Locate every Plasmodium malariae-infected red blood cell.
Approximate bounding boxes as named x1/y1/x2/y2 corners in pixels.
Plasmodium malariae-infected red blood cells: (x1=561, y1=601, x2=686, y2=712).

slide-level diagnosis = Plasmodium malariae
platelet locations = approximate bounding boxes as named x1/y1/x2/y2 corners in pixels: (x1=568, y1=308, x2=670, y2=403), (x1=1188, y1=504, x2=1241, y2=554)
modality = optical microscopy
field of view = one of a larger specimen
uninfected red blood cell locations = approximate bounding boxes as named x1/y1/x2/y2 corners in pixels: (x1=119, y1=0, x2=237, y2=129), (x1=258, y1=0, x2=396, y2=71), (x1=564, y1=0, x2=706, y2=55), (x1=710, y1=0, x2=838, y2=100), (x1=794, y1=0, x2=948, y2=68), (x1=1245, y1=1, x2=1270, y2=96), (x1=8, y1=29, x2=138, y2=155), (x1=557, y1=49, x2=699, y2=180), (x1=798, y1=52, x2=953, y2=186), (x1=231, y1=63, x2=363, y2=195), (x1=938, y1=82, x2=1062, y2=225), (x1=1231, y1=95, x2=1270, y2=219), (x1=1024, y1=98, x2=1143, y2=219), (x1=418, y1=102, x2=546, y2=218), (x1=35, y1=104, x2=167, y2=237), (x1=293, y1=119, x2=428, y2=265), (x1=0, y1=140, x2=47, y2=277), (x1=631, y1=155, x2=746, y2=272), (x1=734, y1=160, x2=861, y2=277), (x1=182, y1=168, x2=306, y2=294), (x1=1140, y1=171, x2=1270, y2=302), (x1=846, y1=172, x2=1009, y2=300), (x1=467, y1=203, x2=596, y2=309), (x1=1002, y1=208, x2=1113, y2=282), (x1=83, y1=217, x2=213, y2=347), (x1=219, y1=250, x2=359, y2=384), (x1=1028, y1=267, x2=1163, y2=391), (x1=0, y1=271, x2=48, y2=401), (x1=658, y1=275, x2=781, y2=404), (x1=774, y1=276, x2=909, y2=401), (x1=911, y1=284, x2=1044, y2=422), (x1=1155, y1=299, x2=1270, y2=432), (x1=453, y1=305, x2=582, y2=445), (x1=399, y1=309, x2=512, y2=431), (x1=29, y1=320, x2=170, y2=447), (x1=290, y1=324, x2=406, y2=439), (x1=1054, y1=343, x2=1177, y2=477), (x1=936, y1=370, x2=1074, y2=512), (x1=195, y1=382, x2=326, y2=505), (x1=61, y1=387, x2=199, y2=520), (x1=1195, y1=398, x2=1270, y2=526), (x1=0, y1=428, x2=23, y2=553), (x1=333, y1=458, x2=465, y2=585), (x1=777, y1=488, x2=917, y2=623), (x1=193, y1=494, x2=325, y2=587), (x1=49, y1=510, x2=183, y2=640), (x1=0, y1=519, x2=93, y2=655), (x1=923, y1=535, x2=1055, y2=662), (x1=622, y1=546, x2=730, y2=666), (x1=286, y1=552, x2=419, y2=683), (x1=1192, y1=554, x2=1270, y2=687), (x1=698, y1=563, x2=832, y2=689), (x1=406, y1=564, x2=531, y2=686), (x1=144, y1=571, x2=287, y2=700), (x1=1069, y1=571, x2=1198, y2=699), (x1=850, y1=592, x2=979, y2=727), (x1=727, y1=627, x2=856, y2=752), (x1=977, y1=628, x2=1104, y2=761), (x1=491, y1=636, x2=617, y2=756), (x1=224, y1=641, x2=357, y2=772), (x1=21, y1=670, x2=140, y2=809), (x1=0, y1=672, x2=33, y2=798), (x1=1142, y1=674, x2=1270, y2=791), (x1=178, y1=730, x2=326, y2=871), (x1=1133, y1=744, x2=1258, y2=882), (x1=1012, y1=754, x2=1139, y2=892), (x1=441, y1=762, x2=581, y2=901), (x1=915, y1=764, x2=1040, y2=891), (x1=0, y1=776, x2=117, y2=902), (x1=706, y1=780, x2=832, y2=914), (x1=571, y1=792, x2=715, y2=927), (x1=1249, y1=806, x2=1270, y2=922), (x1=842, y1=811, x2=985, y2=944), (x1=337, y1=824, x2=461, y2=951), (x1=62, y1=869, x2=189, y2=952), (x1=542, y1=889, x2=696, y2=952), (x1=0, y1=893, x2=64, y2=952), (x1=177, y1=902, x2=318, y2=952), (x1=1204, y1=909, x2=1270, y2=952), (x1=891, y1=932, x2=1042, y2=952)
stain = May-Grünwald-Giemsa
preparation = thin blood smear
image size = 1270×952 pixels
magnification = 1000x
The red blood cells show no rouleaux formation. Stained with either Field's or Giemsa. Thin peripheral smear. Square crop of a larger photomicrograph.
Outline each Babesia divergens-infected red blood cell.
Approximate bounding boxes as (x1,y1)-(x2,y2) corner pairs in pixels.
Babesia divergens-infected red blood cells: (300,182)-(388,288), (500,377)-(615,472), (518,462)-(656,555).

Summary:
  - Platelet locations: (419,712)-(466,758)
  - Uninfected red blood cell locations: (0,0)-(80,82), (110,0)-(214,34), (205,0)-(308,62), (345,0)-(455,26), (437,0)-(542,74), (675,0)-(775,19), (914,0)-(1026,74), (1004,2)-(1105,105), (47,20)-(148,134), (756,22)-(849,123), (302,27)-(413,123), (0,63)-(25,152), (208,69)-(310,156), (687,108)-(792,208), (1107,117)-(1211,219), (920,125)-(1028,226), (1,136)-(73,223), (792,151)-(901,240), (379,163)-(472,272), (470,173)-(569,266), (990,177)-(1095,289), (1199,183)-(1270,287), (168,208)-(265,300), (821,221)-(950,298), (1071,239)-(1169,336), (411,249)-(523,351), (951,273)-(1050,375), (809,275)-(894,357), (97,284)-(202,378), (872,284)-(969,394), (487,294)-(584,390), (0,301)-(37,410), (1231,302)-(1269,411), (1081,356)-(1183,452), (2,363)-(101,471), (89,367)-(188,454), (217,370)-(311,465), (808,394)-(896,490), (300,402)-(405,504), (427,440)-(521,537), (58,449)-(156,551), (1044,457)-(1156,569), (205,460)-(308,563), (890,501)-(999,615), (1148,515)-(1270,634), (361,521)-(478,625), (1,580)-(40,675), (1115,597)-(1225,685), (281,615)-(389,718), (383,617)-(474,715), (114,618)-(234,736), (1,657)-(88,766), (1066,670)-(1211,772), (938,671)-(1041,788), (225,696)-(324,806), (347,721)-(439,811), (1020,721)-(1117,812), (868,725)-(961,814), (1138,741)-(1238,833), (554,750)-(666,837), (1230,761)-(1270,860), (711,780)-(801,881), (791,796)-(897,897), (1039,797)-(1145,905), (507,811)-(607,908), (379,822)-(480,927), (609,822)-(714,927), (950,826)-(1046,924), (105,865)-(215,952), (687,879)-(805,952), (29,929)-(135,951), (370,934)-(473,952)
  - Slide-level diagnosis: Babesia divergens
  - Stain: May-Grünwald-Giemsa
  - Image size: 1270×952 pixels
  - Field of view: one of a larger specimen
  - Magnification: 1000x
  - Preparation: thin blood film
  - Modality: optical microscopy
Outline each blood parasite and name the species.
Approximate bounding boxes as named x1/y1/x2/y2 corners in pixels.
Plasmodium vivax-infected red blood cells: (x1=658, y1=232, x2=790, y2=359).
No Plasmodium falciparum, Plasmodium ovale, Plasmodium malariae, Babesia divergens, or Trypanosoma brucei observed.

> **INSTRUCTIONS FOR THE TASK**: Take from the listing above each line that contains the string "Outline".

> **RESPONSE**:
Outline each Babesia divergens-infected red blood cell.
Outline each blood parasite and name the species.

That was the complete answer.